Work to complete :: Each line in the records below, from the one that contains "Consider this experimental" to the one that contains "Given this setup, evaluate", should be reproduced exactly, the first and last included.

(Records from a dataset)
⁂

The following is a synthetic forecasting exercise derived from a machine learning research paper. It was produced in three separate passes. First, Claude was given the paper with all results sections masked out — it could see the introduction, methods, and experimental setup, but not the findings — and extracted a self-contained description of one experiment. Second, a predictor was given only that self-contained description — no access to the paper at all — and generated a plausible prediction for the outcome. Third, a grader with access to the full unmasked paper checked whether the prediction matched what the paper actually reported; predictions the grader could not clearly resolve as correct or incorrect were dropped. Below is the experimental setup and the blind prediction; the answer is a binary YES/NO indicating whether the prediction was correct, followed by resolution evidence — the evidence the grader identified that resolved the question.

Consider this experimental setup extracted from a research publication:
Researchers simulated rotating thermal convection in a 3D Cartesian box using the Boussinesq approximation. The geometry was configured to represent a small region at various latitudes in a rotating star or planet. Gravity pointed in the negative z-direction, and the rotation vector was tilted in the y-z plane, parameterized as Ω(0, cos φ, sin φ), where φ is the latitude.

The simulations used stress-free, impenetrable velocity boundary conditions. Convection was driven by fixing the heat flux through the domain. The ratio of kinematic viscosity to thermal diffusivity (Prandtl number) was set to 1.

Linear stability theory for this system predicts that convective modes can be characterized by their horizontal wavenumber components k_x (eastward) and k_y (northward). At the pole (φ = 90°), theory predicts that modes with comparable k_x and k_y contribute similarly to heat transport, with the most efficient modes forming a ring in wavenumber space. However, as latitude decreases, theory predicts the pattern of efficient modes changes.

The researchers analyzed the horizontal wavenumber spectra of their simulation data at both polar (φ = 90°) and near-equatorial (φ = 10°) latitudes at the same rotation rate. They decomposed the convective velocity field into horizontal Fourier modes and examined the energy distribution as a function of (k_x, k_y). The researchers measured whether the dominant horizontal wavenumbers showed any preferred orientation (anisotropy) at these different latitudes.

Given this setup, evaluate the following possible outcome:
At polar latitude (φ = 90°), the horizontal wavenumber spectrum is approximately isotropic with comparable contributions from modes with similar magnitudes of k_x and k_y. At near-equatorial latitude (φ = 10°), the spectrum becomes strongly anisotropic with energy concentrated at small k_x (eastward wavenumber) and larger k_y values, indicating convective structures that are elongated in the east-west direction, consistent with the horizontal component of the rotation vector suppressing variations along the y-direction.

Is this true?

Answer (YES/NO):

⁂

Problem solution ::
Consider this experimental setup extracted from a research publication:
Researchers simulated rotating thermal convection in a 3D Cartesian box using the Boussinesq approximation. The geometry was configured to represent a small region at various latitudes in a rotating star or planet. Gravity pointed in the negative z-direction, and the rotation vector was tilted in the y-z plane, parameterized as Ω(0, cos φ, sin φ), where φ is the latitude.

The simulations used stress-free, impenetrable velocity boundary conditions. Convection was driven by fixing the heat flux through the domain. The ratio of kinematic viscosity to thermal diffusivity (Prandtl number) was set to 1.

Linear stability theory for this system predicts that convective modes can be characterized by their horizontal wavenumber components k_x (eastward) and k_y (northward). At the pole (φ = 90°), theory predicts that modes with comparable k_x and k_y contribute similarly to heat transport, with the most efficient modes forming a ring in wavenumber space. However, as latitude decreases, theory predicts the pattern of efficient modes changes.

The researchers analyzed the horizontal wavenumber spectra of their simulation data at both polar (φ = 90°) and near-equatorial (φ = 10°) latitudes at the same rotation rate. They decomposed the convective velocity field into horizontal Fourier modes and examined the energy distribution as a function of (k_x, k_y). The researchers measured whether the dominant horizontal wavenumbers showed any preferred orientation (anisotropy) at these different latitudes.

Given this setup, evaluate the following possible outcome:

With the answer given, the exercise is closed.